State Council cuts and delegates 71 administrative examination and approval items to lower level.

• May 6

State Council cuts and delegates another 62 such items.

• May 13

Executive meeting of State Council cuts and delegates 133 items. Promises more steps to be taken.

• May 16

State Council publishes list of the 133 items.

Approval required for 133 types of undertakings was either surrendered to the market or delegated to lower levels.

Of the 133 approval requirements to be canceled, 117 were posted on the government website, while the remaining 16 are pending law amendments or remain State secrets.

Approval is no longer required from central government agencies for activities ranging from foreigners touring China in their own vehicles to companies investing in large oil and gas fields.

Investors will also no longer need to gain administrative approval for exploration and development of new oil and gas fields.

The changes were welcomed by economists as an effort to lower the threshold for investors to enter more industries, which may in turn raise their enthusiasm and help spur economic development.

Niu Li, senior economist with the State Information Center, a government think tank, said reduction and decentralization of approval is a key part of the government's roadmap for progress on China's economic reform.

Thursday's announcement "is a good sign for both domestic and international investors", and is likely to "unleash new energy at corporate level," Niu said.

Ding Ningning, researcher with the State Council Development Research Center, said cutting the central government's approval power will help it become more efficient in macroeconomic management, and will provide a better service to the market and society.

Government ministries have only limited staff and limited time to do their jobs. Too many approval papers will use resources that should have been committed to policy-level research, he said.

The National Development and Reform Commission saw the deepest reduction in its approval authority, relinquishing 26 business activities, including expansion of civilian airports, ethylene or paraxylene plants, paper pulp manufacturing, and the production of sugar and polyester.

Such projects can still be regulated by industrial policies, technology standards and economic laws, a commission official said.

A host of items previously subject to central government approval are to be delegated to local governments, including investment in wind power plants, hydropower stations on some rivers, potash fertilizer plants, rare earth processing mills and construction of oil and gas pipelines within a province.

The items also include charging of administrative fees and conferring of government awards.

Premier Li said earlier he will cut at least one-third of the State Council's 1,700 approval requirements in five years.

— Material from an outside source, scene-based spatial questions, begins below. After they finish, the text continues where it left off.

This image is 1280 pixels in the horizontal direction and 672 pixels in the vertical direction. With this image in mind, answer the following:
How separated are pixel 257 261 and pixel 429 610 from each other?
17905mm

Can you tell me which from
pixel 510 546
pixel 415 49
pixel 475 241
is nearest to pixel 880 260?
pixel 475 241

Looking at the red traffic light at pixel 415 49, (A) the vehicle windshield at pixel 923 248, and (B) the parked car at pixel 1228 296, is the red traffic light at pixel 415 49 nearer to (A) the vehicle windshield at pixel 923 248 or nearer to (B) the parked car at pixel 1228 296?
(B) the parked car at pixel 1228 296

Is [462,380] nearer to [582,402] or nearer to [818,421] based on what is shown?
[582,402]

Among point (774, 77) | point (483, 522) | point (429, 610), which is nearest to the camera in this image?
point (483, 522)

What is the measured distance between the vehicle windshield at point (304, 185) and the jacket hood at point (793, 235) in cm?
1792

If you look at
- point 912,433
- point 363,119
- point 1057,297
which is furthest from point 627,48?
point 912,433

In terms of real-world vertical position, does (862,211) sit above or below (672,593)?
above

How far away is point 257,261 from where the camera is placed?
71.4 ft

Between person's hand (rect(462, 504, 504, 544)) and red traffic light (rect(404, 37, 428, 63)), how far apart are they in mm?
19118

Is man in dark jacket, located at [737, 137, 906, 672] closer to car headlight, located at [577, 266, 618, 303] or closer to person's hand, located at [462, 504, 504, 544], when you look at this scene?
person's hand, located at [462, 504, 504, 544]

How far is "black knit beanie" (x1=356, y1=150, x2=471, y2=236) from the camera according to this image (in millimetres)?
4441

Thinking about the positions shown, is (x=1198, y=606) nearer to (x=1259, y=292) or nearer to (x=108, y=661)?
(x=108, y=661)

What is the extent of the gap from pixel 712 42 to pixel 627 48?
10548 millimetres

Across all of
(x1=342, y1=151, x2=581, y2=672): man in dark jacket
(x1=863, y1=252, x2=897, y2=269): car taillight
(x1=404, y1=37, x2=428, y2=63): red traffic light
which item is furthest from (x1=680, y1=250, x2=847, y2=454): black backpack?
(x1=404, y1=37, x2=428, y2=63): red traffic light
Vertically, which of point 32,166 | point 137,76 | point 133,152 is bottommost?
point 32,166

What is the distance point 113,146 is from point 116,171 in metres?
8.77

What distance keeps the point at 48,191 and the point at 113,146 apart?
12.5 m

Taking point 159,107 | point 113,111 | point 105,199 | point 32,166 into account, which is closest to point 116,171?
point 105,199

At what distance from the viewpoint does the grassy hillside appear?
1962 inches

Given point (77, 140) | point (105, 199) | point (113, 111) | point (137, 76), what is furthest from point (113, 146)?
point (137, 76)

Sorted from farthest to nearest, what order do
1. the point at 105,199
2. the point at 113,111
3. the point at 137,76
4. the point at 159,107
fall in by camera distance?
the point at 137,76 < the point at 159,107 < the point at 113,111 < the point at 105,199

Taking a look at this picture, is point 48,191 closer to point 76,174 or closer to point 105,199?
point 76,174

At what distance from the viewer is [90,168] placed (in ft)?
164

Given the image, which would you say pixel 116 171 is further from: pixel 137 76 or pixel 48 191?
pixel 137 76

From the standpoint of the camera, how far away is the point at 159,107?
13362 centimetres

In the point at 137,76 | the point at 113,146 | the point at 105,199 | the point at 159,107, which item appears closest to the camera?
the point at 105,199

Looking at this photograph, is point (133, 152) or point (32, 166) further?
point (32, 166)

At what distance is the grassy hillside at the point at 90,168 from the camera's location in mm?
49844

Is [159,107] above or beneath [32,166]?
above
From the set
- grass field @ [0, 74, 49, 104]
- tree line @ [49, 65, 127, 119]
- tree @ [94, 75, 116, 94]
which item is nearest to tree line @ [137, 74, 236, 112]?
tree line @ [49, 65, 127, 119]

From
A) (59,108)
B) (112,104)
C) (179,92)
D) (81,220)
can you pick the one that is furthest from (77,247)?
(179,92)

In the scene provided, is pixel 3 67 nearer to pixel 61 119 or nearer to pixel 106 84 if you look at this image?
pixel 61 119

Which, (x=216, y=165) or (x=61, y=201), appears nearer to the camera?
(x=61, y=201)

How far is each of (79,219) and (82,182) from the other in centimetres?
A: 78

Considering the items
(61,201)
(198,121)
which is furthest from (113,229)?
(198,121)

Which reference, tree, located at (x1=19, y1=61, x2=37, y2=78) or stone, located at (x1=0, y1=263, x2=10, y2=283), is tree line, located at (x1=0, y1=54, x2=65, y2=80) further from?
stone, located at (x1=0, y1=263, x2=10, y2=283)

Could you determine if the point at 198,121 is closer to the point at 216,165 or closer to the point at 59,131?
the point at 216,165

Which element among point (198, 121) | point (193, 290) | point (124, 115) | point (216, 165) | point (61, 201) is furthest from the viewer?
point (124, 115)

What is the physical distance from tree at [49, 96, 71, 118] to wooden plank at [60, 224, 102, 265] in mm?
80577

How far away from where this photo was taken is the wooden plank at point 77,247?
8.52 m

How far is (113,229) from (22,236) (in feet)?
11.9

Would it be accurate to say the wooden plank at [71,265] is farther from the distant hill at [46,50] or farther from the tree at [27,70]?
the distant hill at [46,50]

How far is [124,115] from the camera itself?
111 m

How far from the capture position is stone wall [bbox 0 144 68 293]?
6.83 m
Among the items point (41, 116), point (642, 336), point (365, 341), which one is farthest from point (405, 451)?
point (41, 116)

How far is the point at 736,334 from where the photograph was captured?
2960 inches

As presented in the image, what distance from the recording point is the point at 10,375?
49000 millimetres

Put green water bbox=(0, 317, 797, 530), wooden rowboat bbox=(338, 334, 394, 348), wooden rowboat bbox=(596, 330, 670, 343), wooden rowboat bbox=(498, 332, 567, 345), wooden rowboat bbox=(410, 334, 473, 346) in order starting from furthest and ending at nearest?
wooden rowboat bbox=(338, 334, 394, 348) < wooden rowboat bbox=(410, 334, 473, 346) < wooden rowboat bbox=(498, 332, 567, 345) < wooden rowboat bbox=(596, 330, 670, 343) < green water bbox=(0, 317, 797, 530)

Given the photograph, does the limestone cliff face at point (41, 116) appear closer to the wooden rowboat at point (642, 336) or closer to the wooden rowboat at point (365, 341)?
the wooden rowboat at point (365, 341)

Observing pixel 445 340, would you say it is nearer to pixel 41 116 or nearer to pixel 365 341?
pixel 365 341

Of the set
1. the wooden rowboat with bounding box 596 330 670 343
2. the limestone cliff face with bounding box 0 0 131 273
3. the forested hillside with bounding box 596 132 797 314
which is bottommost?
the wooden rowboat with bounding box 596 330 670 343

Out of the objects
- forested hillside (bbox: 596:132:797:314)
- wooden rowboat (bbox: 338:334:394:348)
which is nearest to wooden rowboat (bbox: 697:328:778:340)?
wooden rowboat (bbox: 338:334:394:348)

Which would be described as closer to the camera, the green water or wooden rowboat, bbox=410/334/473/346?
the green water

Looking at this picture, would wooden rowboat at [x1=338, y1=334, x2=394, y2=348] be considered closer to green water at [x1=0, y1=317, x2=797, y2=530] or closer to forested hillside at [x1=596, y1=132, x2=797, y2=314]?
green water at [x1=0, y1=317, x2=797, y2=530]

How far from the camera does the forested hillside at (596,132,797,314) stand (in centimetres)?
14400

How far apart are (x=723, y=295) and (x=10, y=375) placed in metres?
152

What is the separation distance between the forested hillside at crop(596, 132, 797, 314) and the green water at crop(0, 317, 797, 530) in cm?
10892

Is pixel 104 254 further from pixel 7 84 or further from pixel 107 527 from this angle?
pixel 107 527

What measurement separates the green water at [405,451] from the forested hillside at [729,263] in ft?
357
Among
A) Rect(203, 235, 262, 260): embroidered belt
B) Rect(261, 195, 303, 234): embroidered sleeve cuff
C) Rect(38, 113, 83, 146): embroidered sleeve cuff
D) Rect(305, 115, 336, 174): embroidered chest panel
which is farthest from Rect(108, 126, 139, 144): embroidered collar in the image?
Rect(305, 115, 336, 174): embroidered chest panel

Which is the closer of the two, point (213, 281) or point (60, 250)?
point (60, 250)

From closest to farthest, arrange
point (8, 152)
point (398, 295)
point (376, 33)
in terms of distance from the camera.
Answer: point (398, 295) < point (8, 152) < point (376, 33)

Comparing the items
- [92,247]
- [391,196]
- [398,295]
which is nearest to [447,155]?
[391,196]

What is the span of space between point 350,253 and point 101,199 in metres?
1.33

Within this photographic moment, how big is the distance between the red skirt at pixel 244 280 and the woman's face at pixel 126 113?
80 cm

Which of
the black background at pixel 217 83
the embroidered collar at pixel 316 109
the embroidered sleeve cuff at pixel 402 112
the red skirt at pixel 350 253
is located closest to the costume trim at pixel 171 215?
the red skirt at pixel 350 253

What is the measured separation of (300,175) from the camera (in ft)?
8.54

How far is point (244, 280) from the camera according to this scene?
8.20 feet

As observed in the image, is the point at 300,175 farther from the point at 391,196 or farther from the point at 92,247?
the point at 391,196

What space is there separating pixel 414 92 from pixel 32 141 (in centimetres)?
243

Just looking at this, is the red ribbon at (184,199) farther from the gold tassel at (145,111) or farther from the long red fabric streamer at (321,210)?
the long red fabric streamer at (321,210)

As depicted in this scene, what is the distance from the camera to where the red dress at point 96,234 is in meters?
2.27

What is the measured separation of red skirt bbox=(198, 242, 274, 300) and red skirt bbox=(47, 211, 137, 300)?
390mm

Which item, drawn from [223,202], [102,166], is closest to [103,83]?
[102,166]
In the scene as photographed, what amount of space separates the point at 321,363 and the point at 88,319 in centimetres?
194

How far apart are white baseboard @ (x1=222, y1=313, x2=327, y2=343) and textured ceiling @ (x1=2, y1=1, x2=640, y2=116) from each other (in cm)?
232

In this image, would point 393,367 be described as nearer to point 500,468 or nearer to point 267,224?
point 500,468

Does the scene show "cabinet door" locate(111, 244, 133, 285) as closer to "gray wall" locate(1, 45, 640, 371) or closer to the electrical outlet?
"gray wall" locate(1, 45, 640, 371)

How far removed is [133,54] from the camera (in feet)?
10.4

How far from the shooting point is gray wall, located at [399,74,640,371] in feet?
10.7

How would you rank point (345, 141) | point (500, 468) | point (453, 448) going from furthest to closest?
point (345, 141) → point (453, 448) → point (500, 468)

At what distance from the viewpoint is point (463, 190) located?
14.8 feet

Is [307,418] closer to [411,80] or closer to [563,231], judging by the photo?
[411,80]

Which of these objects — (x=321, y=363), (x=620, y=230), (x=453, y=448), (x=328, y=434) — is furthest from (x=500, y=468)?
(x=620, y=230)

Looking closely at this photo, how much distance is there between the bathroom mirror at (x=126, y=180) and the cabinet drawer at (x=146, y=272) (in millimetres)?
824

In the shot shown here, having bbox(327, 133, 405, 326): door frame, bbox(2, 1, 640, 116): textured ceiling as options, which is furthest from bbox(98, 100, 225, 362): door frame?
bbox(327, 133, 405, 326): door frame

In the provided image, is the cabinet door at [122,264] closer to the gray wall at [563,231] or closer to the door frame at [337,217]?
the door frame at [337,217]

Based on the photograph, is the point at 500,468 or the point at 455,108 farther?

On May 13, in his speech at a high-level videophone conference, he insisted that streamlining of the cabinet will continue — just as "an arrow sees no return once it is shot from the bow".

Political scientists also applauded the move. Xue Lan, dean of Tsinghua University School of Public Policy and Management, said although all types of administrative control have helped China in the planned-economy era, many of them have had a negative effect on the economy and society now that a market economy is being built.

Some officials have even sought personal gain through the power they hold for administrative approval. To crack down on corruption by officials, the government had to perform the "urgent task" of transforming its functions, Xue said.

"Local governments should follow suit and cancel their approval requirements that are counter-productive to good social management," he proposed.

Song Guojun, director of Renmin University of China's environmental policy and environmental planning institute, did not view the change as an increase in the environmental protection authorities' power.

The primary beneficiaries of government streamlining are the enterprises, he said. They can now save time and reduce costs.

Environmental authorities' power is not increased under the process because their power is defined by law. No business project is allowed to ignore the existing law on environmental impact assessment.